I couldn’t wait for Mariner 4 to ride into
Marsville
. Maybe
Ziggy
would snap out of it. I got off my bunk and said I’d see him at the 803rd, where we were supposed to be anyway.
I walked in as Captain Papersmith double-timed out of General Whipple’s office in
a frenzy
. Before I could confide that a cabby had told me that South Vietnam’s state color was gonna be red, Papersmith blurted, “Private Joe, are you familiar with Saigon’s finer restaurants?”
Captain Papersmith was irritable and depressed, routine for him. I rocked a hand.
“Can you recommend an establishment that will accommodate a banquet-sized party?”
“How big’s banquet-sized, sir?”
“Fifty.”
Roughly the number of warm bodies at the 803rd, the oddballs, and cooks and MPs who had lent a hand.
“Factoring in security, sir?”
“Pardon me?”
“You know, sir, security against
plastique
. Fifty’s an attractive target. Nice round number.”
“Security is irrelevant,” he said.
Where were we,
Elm City
,
U.S.A.
? “Excuse me, sir?”
“Security is irrelevant. Clean the wax out of your ears, soldier.”
I described a nice rooftop restaurant a couple of blocks off
Le Loi Boulevard
. Ziggy and I had eaten there once.
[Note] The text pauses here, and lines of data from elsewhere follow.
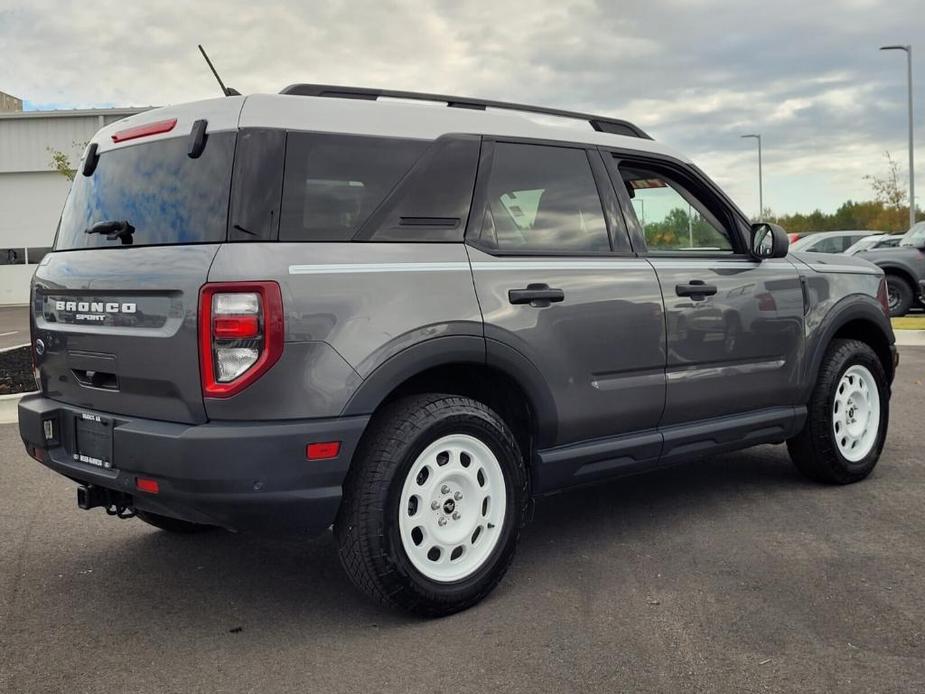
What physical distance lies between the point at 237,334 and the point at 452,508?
1095mm

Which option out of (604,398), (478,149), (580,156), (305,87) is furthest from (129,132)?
(604,398)

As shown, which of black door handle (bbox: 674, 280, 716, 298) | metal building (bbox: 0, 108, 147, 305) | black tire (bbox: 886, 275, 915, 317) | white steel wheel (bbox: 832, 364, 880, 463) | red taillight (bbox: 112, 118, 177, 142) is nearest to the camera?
red taillight (bbox: 112, 118, 177, 142)

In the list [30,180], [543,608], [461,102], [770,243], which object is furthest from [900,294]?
[30,180]

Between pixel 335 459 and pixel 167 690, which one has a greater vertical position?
pixel 335 459

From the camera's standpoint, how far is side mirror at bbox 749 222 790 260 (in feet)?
15.8

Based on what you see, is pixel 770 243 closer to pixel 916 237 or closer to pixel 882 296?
pixel 882 296

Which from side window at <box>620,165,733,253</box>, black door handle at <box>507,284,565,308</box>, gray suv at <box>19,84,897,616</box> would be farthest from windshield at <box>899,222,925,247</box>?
black door handle at <box>507,284,565,308</box>

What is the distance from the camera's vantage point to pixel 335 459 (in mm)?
3248

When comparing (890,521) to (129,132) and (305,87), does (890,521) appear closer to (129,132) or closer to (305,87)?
(305,87)

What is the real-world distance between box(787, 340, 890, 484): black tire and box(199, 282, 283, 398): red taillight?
3313mm

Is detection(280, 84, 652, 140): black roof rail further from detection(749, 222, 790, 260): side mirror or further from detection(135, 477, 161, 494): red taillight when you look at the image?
detection(135, 477, 161, 494): red taillight

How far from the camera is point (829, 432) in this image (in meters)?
5.20

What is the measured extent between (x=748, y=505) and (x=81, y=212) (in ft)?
11.9

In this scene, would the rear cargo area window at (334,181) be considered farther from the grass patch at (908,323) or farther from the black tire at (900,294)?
the black tire at (900,294)
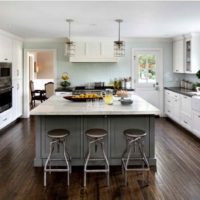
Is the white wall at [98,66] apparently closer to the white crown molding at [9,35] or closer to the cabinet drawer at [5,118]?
the white crown molding at [9,35]

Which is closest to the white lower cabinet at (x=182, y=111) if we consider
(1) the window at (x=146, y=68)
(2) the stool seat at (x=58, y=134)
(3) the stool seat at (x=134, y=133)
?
(1) the window at (x=146, y=68)

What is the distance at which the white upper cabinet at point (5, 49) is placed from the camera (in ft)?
21.1

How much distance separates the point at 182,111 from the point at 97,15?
3370mm

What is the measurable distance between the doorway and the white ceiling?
2135mm

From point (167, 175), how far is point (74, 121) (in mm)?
1544

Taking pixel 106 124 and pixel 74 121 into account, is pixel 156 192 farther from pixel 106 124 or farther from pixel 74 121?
pixel 74 121

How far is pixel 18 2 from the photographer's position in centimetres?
381

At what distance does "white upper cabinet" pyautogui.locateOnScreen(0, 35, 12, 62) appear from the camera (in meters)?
6.43

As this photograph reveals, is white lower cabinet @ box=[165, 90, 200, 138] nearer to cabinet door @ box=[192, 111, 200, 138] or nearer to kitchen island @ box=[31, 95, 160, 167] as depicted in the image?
cabinet door @ box=[192, 111, 200, 138]

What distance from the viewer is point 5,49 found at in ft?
21.9

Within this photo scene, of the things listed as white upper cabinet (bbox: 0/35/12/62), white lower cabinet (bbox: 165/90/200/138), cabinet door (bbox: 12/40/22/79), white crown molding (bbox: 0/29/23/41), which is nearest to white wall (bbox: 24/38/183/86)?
cabinet door (bbox: 12/40/22/79)

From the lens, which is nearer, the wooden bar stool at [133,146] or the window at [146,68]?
the wooden bar stool at [133,146]

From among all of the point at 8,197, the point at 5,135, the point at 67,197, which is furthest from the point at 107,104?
the point at 5,135

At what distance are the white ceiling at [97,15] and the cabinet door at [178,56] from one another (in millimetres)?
1322
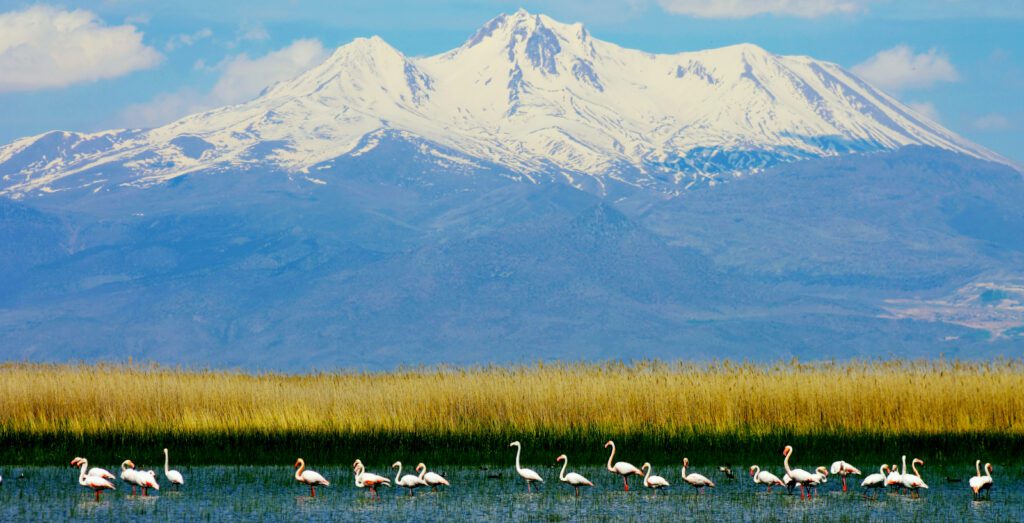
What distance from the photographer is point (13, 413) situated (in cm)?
3009

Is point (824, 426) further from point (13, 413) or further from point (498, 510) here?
point (13, 413)

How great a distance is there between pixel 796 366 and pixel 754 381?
1855mm

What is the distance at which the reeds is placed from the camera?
2861 cm

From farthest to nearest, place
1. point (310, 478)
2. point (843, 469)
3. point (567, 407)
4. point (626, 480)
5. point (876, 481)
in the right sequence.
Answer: point (567, 407), point (626, 480), point (843, 469), point (310, 478), point (876, 481)

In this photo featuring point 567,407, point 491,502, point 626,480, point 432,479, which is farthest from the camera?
point 567,407

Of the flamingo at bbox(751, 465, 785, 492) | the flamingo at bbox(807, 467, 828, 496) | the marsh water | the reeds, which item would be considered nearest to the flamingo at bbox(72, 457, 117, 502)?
the marsh water

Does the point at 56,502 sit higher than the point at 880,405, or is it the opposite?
the point at 880,405

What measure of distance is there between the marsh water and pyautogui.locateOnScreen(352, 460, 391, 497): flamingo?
5.6 inches

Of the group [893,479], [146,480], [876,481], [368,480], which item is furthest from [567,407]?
[146,480]

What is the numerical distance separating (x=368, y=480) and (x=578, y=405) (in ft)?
24.3

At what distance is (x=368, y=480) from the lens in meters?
23.0

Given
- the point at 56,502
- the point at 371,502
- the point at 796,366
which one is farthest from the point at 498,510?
the point at 796,366

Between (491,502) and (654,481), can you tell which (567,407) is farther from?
(491,502)

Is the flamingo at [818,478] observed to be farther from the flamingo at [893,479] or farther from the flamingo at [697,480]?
the flamingo at [697,480]
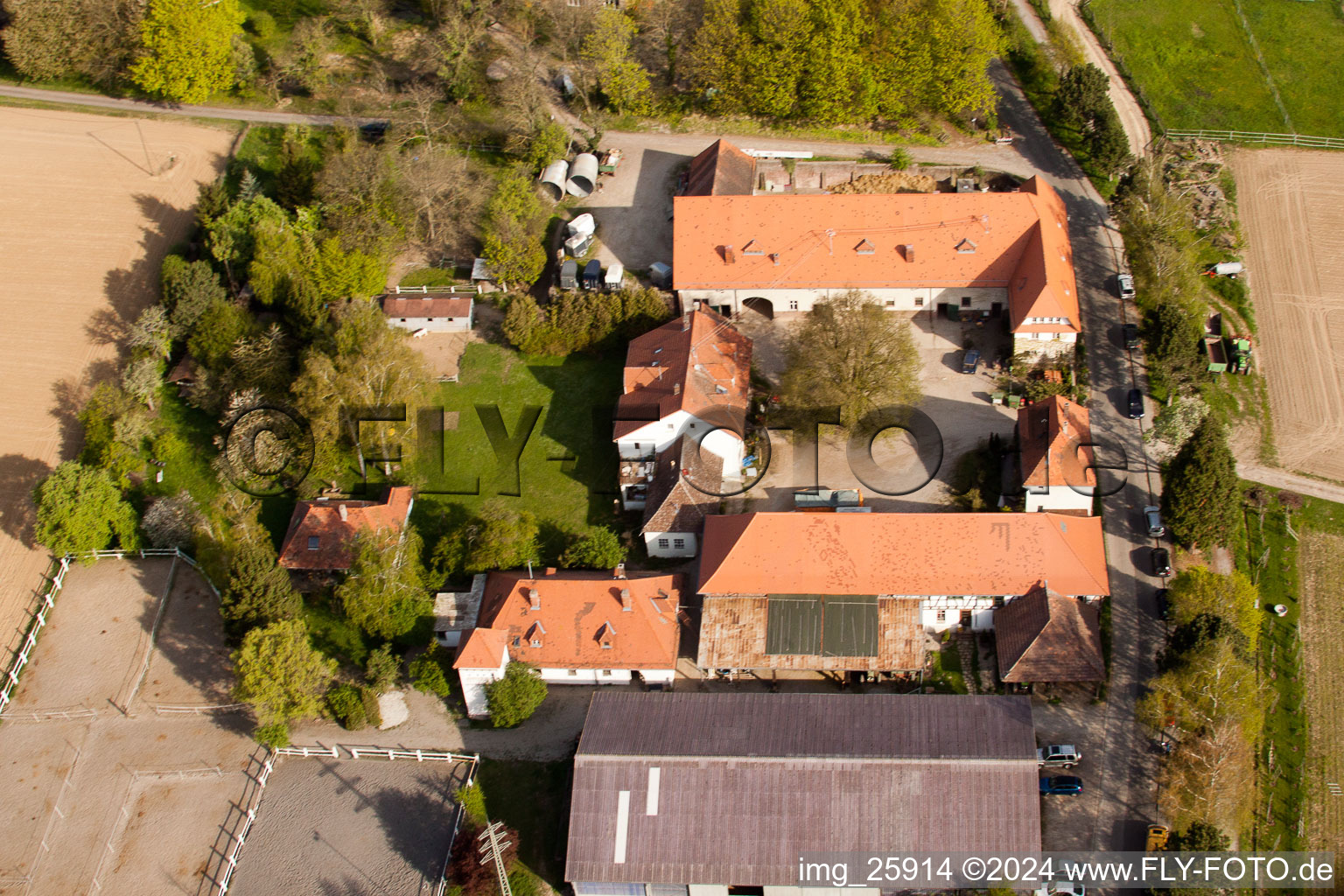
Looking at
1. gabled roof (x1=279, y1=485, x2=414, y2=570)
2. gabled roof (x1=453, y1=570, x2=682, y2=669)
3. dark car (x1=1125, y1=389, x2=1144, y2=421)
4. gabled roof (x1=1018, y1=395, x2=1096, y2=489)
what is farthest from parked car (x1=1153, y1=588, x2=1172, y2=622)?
gabled roof (x1=279, y1=485, x2=414, y2=570)

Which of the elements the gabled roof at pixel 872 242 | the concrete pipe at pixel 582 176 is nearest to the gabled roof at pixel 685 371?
the gabled roof at pixel 872 242

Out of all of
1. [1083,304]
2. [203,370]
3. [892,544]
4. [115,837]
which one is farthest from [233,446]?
[1083,304]

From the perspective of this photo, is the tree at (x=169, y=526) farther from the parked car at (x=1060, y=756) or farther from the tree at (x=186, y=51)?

It offered a good mix of quasi-American, Chinese and Vietnamese cuisine. In my humble opinion, Victor Charles was not irrelevant, and a roof was safer than street level. You’d have to have Sandy Koufax’s arm to sling a satchel charge up to it.
“Is there a separate meeting room with ample space for us?”
“Don’t remember. I think they can probably partition off a section.”
“Would there be adequate privacy?”
How the hell would I know?
“Sure, no problem.”
“Are they flexible?
Available on a day’s notice?”
Did I publish the town’s restaurant guide?
“Enough grease on the palm and anybody’s flexible,” I said, shrugging.
He said to drive him there. So off we went in the rattletrap Jeep. In front of the restaurant, he ordered me to occupy myself while he negotiated with the restaurateur. The captain was gone an hour, came back, and said he had a deal. Then he asked for the name of a reliable printer that did no business with, to my knowledge, any USMACV organization.
A peculiar proviso.
Again, I wanted to ask how the hell
should I
know, but said sure, no problem, pulled over at the next print shop we came to, and said they were the best in town. He told me to wait in the Jeep and was gone half an hour.
On the return trip to the 803rd, I caught a glimpse of a sketch on Captain Papersmith’s order that he hadn’t completely slipped inside a binder. He’d written in 1965 and left the day and month blank.
Also written on it:
USMACV VV Day Celebration
and the name of the rooftop restaurant.